» TEXT PASSAGE

↓↓↓

This week I graduated for the second time in four years. In addition to the certification I received in 2011 as a Natural Chef, I am now a certified Nutrition Consultant. Getting through my schooling has been an immense amount of hard and rewarding work and a lot of time and perseverance.
Today I am also a healthier person than I ever imagined was possible after my IBD diagnosis in 1997. As happy and fulfilled as I feel at my accomplishments, I have also come to realize that I have allowed other areas of my life to fall by the wayside - and that is my yoga and meditation practice.
Nearly five years ago I wrote a Sharepost about how much this practice was helping me. While I haven't completely given up on my practice these past years, I will admit that it is no longer a structured part of my days or weeks - it is more on an "as needed" basis. So, I have made a new commitment to honor myself and my need to get back in touch with my mind and body and a slower, happier, more contented life space.

↑↑↑

» WHAT NEEDS TO BE DONE
Reproduce the passage about graduating and returning to yoga word for word, between "Nearly five years" and "contented life space.", inclusive.

» SUPPLIED INFORMATION
↓↓↓

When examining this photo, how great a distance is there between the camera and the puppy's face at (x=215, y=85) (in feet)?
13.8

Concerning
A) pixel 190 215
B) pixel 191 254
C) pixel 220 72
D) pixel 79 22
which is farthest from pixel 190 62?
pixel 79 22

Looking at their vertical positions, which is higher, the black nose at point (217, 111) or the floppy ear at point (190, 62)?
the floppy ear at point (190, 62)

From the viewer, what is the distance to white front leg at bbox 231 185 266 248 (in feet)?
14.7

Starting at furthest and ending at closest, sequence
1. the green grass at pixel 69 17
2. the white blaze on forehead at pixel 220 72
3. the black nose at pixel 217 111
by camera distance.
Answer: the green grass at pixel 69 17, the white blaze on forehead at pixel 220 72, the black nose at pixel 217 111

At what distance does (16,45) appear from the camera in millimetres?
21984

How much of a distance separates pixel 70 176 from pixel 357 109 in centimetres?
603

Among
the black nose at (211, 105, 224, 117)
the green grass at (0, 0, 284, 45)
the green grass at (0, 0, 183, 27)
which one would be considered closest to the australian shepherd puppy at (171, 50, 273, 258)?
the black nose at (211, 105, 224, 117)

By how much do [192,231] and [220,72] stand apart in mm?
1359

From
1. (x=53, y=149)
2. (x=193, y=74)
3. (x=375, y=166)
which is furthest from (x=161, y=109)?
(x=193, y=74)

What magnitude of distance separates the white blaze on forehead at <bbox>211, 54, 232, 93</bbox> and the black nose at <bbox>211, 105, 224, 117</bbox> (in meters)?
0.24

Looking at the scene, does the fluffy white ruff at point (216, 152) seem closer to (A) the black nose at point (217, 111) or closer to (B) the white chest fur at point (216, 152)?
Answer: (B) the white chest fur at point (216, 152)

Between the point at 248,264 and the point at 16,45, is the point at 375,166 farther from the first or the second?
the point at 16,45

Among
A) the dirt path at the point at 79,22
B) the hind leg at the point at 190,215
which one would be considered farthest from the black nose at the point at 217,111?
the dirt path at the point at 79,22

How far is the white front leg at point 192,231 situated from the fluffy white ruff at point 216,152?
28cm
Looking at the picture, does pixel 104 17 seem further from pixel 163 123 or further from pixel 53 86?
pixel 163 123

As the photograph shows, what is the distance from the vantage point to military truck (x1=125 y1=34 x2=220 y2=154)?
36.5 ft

↑↑↑

» SOLUTION TO THE EXERCISE
Nearly five years ago I wrote a Sharepost about how much this practice was helping me. While I haven't completely given up on my practice these past years, I will admit that it is no longer a structured part of my days or weeks - it is more on an "as needed" basis. So, I have made a new commitment to honor myself and my need to get back in touch with my mind and body and a slower, happier, more contented life space.